Task description: For the material that follows, return exactly the lines from the one with "1st Meliden Brownies" through the one with "L'actriu Marta Angelat", both ends included.

═════ Extracted data

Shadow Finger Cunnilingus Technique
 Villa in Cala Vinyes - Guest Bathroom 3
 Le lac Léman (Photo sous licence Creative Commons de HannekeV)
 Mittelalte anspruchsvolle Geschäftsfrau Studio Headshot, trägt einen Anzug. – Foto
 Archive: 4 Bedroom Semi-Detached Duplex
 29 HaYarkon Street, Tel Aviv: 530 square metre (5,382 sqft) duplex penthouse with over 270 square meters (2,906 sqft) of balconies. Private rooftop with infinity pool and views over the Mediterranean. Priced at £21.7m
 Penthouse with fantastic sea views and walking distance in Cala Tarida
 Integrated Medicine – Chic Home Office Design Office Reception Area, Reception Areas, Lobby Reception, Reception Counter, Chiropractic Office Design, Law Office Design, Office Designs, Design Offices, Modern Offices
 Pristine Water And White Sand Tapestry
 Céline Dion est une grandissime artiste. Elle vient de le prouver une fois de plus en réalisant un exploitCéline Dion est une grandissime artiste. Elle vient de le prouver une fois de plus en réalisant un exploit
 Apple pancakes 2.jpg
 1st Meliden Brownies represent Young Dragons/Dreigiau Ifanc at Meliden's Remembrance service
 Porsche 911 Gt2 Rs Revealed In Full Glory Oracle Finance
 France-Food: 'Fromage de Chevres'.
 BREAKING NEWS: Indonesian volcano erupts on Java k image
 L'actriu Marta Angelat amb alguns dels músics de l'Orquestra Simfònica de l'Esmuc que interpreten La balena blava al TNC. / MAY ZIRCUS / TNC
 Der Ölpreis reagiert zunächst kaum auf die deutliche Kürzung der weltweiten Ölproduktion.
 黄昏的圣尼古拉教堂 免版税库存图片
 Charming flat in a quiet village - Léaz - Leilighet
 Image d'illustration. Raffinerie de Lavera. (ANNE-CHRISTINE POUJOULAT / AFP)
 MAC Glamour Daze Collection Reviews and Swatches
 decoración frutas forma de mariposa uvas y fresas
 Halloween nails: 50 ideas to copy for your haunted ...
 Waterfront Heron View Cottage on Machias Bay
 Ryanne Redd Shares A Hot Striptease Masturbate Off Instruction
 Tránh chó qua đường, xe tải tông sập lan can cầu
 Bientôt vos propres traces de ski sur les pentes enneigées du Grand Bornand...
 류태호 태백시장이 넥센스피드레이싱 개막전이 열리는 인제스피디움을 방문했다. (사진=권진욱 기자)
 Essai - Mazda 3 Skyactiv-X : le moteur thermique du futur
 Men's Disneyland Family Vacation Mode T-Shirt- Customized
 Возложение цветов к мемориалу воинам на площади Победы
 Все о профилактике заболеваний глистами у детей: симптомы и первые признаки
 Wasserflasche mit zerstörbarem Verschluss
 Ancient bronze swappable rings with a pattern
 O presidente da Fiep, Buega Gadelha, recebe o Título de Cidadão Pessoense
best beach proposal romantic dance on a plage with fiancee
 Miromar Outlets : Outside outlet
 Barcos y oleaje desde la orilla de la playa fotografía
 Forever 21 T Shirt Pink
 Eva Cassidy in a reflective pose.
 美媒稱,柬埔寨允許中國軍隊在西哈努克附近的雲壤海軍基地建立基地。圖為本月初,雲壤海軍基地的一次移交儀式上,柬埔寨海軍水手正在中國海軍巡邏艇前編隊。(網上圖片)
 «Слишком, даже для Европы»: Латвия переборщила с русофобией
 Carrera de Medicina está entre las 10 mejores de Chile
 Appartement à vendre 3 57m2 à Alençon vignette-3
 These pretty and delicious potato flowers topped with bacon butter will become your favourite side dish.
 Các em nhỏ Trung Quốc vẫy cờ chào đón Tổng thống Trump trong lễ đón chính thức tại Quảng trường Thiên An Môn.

══════════

Written solution:
 1st Meliden Brownies represent Young Dragons/Dreigiau Ifanc at Meliden's Remembrance service
 Porsche 911 Gt2 Rs Revealed In Full Glory Oracle Finance
 France-Food: 'Fromage de Chevres'.
 BREAKING NEWS: Indonesian volcano erupts on Java k image
 L'actriu Marta Angelat amb alguns dels músics de l'Orquestra Simfònica de l'Esmuc que interpreten La balena blava al TNC. / MAY ZIRCUS / TNC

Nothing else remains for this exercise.